Efficiently Managing Temporary Files in Python

Discover best practices for handling temporary files in Python

Posted by Pierre on March 1, 2024, 11:05 a.m.

Developers often create temporary files to store data that cannot fit in memory, or to share data between threads or with external programs. It can sound trivial as creating a file in the /tmp/ directory is easy with Python, but doing so correctly is actually harder that it seems and temporary files has to conform to the following rules:

  • File name has to be unique and unpredictable: using potentially predictable file names can create a security risk because malicious users who can guess the file name may manipulate it and trick your program. Also, using unique name will prevent you from bugs if many processes of your software attempt to read or write in a file at the same time.
  • Generally, temporary files should always be created on the local file system. Many remote file systems do not support the open flags needed to safely create temporary files (cf: file status flags on GNU linux).
  • Files must be cleaned up even in the face of errors: not doing so will cause your app to use more an more space on disk. For a client side application it is not really respectful for the user and, especially on a server side app, you may reach the limit of the disk storage. Even if temporary folders are, usually, cleanup during the shutdown, servers can have very long uptime.

  • Also, remember that temporary directories are often shared between many users and programs.

  • Additionally, it’s important to note that a directory is secure with respect to a particular user if only the user and the system administrator can create, move, or delete files inside the directory.

Tests for this article were performed using Python 3.12.

Summary

About the tempfile module

In order to help us to do things right, Python provides the tempfile module.

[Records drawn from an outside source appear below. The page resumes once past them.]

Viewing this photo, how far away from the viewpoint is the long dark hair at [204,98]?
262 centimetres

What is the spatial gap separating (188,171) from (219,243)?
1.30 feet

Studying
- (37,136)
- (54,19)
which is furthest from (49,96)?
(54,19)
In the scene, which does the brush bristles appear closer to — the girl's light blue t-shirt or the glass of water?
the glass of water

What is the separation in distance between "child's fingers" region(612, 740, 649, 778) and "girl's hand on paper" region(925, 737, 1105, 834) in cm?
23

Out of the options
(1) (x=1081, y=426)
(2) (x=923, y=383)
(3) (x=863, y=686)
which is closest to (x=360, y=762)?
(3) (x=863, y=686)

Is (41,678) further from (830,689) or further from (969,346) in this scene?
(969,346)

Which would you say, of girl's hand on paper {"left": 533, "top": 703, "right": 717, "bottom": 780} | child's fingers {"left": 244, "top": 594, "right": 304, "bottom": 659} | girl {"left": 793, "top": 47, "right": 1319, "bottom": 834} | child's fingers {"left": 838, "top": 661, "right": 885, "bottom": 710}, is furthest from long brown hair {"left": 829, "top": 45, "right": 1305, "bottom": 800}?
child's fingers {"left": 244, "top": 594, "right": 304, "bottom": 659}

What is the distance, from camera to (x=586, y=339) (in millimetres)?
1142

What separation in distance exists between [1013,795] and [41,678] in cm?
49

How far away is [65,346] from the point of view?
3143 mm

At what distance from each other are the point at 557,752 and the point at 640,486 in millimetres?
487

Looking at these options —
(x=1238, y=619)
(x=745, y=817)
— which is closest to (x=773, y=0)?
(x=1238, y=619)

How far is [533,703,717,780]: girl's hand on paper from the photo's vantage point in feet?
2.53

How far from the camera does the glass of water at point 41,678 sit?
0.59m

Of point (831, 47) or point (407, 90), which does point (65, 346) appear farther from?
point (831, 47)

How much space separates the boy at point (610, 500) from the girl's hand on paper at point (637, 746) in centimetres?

This modules exposes both high and low level interfaces that works on all supported platforms and that ensure that temporary files are well created. High level interfaces (TemporaryFile, NamedTemporaryFile, TemporaryDirectory, SpooledTemporaryFile) can be used as context managers and provide automatic cleanup while mkstemp() and mkdtemp() are low level functions that require manual cleanup.

In this article, we’ll focus on the high-level interfaces provided by the tempfile module.

Creating temporary files

The tempfile module provides two interfaces for working with temporary files:

  • TemporaryFile: This interface is straightforward to use but does not guarantee that the created file will have a visible name in the file system.
  • NamedTemporaryFile: Similar to TemporaryFile, but it ensures that the created file has a visible name in the file system, allowing you to reopen a previously closed file.

All files created using the tempfile module are readable and writable only by the user who created them.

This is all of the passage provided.